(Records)
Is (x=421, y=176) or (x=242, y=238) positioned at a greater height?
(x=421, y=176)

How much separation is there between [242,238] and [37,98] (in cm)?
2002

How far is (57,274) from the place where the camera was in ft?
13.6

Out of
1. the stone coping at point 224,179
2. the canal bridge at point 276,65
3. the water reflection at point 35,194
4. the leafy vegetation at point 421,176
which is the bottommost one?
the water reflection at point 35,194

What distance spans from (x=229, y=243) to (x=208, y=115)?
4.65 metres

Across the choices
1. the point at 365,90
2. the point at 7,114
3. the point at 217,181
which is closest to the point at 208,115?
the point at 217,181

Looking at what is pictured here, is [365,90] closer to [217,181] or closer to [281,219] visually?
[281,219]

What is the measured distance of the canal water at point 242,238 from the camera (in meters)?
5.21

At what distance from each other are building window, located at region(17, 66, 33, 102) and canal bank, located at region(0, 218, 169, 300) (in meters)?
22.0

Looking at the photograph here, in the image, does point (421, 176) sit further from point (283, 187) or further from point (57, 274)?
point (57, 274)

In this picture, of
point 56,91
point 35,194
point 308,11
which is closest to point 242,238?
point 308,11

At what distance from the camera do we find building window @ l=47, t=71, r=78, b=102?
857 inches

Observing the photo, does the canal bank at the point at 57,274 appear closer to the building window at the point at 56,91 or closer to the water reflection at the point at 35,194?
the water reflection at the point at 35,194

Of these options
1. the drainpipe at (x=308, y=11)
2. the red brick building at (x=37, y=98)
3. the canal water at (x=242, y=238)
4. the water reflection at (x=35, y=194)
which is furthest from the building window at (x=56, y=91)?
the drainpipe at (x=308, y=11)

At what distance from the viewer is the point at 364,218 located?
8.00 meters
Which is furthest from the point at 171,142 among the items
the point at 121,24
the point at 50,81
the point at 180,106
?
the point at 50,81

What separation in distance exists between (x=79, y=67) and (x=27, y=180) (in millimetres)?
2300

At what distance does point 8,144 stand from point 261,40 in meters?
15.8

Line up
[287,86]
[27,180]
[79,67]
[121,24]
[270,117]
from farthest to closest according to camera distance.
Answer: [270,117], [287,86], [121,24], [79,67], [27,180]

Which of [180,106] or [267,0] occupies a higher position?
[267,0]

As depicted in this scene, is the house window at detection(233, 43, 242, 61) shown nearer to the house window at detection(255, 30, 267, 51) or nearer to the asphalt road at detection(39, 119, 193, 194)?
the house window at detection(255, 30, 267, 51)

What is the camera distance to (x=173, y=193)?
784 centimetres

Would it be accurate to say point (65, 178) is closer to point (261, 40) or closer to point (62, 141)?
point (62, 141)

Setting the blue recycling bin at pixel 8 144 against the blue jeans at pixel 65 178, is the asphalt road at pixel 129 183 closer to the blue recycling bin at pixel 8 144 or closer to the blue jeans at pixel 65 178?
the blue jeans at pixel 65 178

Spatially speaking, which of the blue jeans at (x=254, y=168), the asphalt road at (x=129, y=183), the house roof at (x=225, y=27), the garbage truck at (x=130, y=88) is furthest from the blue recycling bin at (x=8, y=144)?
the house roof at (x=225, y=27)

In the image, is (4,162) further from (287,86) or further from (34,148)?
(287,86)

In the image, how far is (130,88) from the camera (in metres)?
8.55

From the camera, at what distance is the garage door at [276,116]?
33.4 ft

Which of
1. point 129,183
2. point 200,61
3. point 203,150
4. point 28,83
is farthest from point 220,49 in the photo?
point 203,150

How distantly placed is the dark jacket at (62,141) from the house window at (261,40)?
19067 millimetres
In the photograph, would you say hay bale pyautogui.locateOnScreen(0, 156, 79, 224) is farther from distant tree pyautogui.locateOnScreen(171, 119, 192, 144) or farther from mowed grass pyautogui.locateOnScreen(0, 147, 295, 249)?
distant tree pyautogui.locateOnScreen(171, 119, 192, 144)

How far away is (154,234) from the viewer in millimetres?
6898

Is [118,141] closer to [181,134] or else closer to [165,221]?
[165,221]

## What to do
Show every line of the rows above that contains the string "detection". Matching is case-sensitive.

## Answer to the problem
As depicted in this scene, is the house window at detection(233, 43, 242, 61) shown nearer to the house window at detection(255, 30, 267, 51) or nearer to the asphalt road at detection(39, 119, 193, 194)?
the house window at detection(255, 30, 267, 51)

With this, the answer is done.